*RECORD EXCERPTS:*
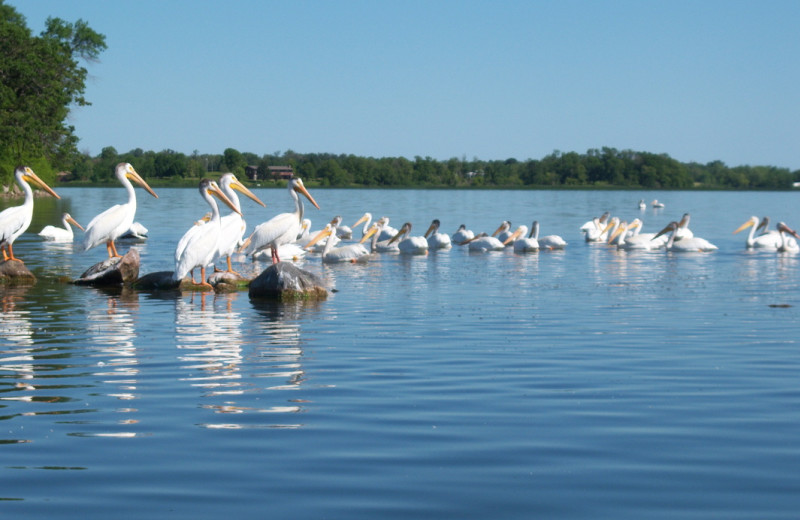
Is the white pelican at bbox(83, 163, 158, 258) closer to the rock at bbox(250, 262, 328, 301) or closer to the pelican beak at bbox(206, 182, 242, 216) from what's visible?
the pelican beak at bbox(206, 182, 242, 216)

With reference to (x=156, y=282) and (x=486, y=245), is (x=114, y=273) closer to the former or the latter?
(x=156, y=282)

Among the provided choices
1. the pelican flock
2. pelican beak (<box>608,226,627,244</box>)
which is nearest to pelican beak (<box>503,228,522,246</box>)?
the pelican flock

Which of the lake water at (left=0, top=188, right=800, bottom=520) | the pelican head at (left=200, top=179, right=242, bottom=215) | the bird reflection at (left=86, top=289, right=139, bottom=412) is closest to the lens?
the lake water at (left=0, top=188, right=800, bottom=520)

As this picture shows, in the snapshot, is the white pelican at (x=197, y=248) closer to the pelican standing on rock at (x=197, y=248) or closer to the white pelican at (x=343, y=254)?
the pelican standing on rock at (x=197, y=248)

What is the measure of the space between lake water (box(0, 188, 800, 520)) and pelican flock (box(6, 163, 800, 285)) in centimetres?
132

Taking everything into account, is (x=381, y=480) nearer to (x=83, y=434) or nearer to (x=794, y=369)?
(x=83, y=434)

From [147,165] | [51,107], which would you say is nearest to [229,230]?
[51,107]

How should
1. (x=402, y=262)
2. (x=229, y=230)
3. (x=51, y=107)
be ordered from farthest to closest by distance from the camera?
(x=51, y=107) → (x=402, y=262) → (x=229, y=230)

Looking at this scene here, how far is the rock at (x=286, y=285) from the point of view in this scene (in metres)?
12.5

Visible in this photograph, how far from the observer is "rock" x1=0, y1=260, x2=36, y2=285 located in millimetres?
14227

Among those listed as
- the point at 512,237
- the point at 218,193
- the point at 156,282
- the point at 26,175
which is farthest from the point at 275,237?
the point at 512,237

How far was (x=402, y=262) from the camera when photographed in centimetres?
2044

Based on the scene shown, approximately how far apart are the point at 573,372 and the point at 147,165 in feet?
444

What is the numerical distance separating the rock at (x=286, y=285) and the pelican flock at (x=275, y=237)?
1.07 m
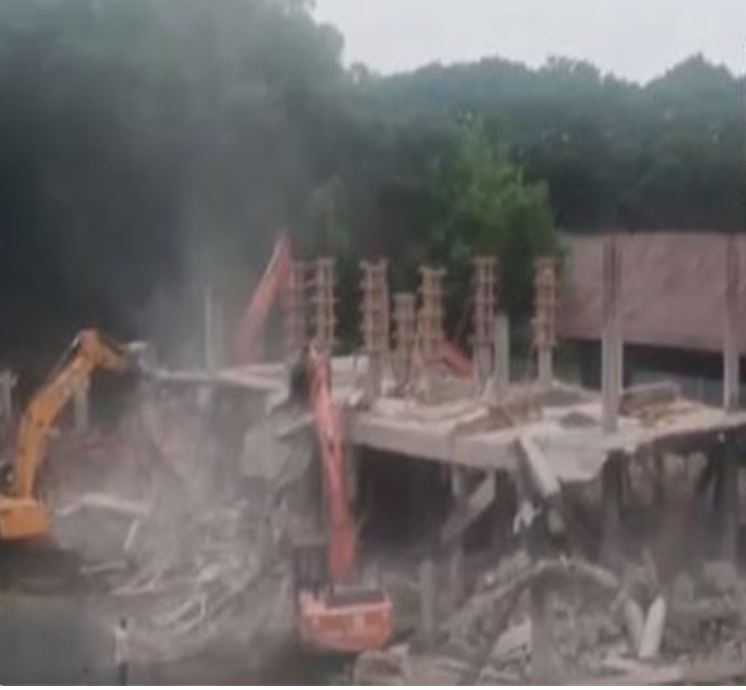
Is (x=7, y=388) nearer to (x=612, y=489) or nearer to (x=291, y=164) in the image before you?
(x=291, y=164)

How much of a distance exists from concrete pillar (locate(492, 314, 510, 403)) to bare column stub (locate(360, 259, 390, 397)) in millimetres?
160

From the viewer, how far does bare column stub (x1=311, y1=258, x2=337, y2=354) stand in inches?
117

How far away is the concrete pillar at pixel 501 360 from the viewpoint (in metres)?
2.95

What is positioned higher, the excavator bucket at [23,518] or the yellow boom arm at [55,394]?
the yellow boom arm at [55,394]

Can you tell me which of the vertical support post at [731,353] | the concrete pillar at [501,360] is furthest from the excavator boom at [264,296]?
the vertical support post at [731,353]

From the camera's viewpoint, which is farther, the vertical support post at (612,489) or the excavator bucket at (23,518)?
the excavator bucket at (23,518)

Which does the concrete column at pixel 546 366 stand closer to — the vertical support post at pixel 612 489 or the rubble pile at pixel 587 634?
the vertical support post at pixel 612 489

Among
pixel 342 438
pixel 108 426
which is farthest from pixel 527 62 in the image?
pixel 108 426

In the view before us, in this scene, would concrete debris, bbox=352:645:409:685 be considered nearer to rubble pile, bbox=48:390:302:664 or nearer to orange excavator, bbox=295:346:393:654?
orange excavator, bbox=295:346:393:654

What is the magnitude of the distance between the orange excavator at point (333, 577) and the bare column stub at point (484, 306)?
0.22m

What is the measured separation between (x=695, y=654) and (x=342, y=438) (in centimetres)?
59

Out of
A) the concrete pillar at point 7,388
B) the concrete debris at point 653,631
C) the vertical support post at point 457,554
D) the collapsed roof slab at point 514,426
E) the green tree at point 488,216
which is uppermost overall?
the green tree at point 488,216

*WORK INSTRUCTIONS:*
Copy the data verbatim, starting at the line that contains "How much of" and continuing through the end of the data, including both ends.

*WRITTEN SOLUTION:*
How much of a distance exists from concrete pillar (locate(492, 314, 510, 403)) to bare column stub (locate(360, 259, 390, 397)) in millimetres?
160

From the viewer, how far does bare column stub (x1=311, y1=258, x2=337, y2=354) stand in inches?
117

How far away is the concrete pillar at pixel 501 360 from the viewpoint (in metres)?
2.95

What is positioned higher, the excavator bucket at [23,518] or the yellow boom arm at [55,394]?
the yellow boom arm at [55,394]

Can you tell me which of the vertical support post at [731,353] | the concrete pillar at [501,360] is furthest from the excavator boom at [264,296]?
the vertical support post at [731,353]

From the camera's viewpoint, which is farther, the vertical support post at (612,489) or the excavator bucket at (23,518)?
the excavator bucket at (23,518)

Which does the concrete column at pixel 546 366 stand closer to — the vertical support post at pixel 612 489 or the rubble pile at pixel 587 634?
the vertical support post at pixel 612 489

Among
pixel 342 438
pixel 108 426
which is farthest from pixel 527 62 in the image?
pixel 108 426

In the view before us, in this scene, would concrete debris, bbox=352:645:409:685 be considered nearer to rubble pile, bbox=48:390:302:664 or nearer to orange excavator, bbox=295:346:393:654?
orange excavator, bbox=295:346:393:654

What is the magnitude of the distance between the orange excavator at point (333, 577) and the bare column stub at point (484, 306)?
0.22m

What is the measured separation between (x=695, y=654) and (x=342, y=438) (in centimetres)?
59

Out of
A) the concrete pillar at point 7,388
B) the concrete debris at point 653,631
C) the vertical support post at point 457,554
D) the collapsed roof slab at point 514,426
E) the green tree at point 488,216
which is uppermost overall?
the green tree at point 488,216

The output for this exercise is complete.